Cette croissance urbaine exponentielle ne se limite pas à la Chine, mais s'étend à tout le continent, notamment à l'Inde et l'Indonésie. Dominic Barton: «En 2030, 13 villes indiennes seront aussi peuplées que Toronto, tandis que Bombay comptera autant d'habitants que le Canada aujourd'hui».

C'est dans ces villes que s'installe une classe moyenne à laquelle s'ajoutent chaque année des millions de personnes. La consommation y explose. C'est donc là que se trouvent les marchés dont dépendra de plus en plus la croissance mondiale, entre autres celle du Canada. Les besoins en infrastructures, en énergie, en produits agricoles, en machinerie et en connaissances sont énormes.

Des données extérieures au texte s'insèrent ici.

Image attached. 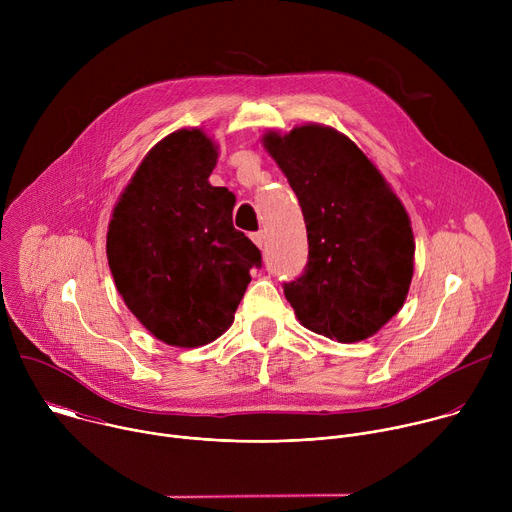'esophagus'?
I'll return each mask as SVG.
<instances>
[{
  "mask_svg": "<svg viewBox=\"0 0 512 512\" xmlns=\"http://www.w3.org/2000/svg\"><path fill=\"white\" fill-rule=\"evenodd\" d=\"M251 239H253V243H255L259 249L265 245V233H263V231H259V233H253V235H251Z\"/></svg>",
  "mask_w": 512,
  "mask_h": 512,
  "instance_id": "1",
  "label": "esophagus"
}]
</instances>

Le Canada arrive-t-il trop tard pour profiter de ces occasions d'affaires? Non, ont répondu la plupart des participants à cette conférence organisée par le Conseil canadien des chefs d'entreprise. Certes, le gouvernement Harper a tardé à réaliser le potentiel de la Chine. Il est vrai aussi que les gens d'affaires canadiens hésitent à plonger dans ces eaux lointaines et mal connues. Mais la demande pour toutes sortes de ressources et de produits est si grande que le Canada peut encore se faire une place.

Le développement fulgurant de l'Asie comporte aussi des risques pour l'Occident, notamment pour son industrie manufacturière. Dans l'avenir, la concurrence asiatique reposera sur la productivité et l'innovation plutôt que seulement sur une main-d'oeuvre bon marché. En Chine, au cours des cinq dernières années, les dépenses en recherche et développement ont augmenté de 32% en proportion du PIB. «Les Chinois investissement massivement en innovation, a relaté André Desmarais, président et co-chef de la direction de Power Corporation. Si le Canada ne fait pas de même, nous allons être frappés de plein fouet.»

Aucun doute, le XXIe siècle sera celui de l'Asie. Nous avons le choix: ou nous subissons la nouvelle donne, ou nous faisons en sorte de tirer notre épingle du jeu. De dire le gouverneur de la Banque du Canada, Mark Carney: «Nous ne pouvons pas éviter cette évolution. Il s'agit de savoir comment nous allons réagir.»